Mit IT Konstruktion und Produktion besser miteinander vernetzen

Besonders in der IT sei in dieser Hinsicht noch viel zu tun mit dem Ziel, Konstruktion und Produktion besser zusammenführen. Spath sieht eine große Herausforderung darin, durchgängige Instrumente zur Verfügung zu stellen. Mit einer durchgängigen Lösung würde auch das Qualität-Kosten-Verhältnis verbessert. Spath fordert dafür eine gemeinsame Kommunikationsplattform (zum Beispiel ein Social Web), qualifizierte Technik und IT, sowie definierte Workflows und Prozessdokumentation. Einen Beitrag dazu kann die 3D-Experience Plattform von Dassault Systèmes leisten.

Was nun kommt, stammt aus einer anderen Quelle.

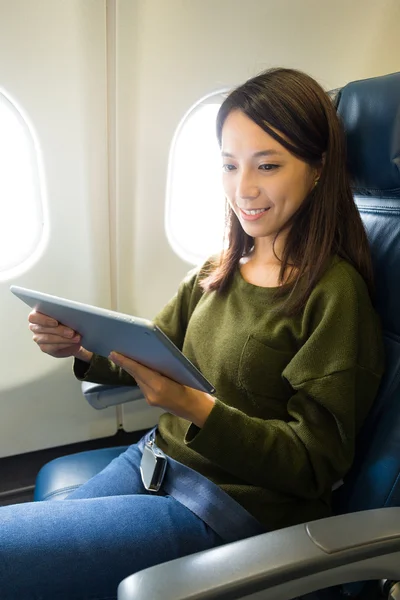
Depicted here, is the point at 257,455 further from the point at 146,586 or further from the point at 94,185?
the point at 94,185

Philippe Laufer, CEO Catia, stellte dazu die wichtigsten Neuheiten der Version 6 Release 2013x der 3D-Experience Plattform vor. Dort werden Konstrukteure, Ingenieure, Hersteller, Zulieferer und über einen sozialen und vernetzten Bereich sogar die Endverbraucher bereits miteinander vernetzt. Zudem wurde in diesem Release die Suche, Zugänglichkeit und Analyse von großen Datenmengen vereinfacht – eine Basis für die bessere Zusammenarbeit und durchgängige Datennutzung. Wie Laufer erklärt, schafft diese Business Plattform die Möglichkeit, nicht nur physische Produkte zu entwickeln – das allein genüge nicht mehr – sondern auch eine Verkaufsstrategie und ein komplettes Konzept dafür.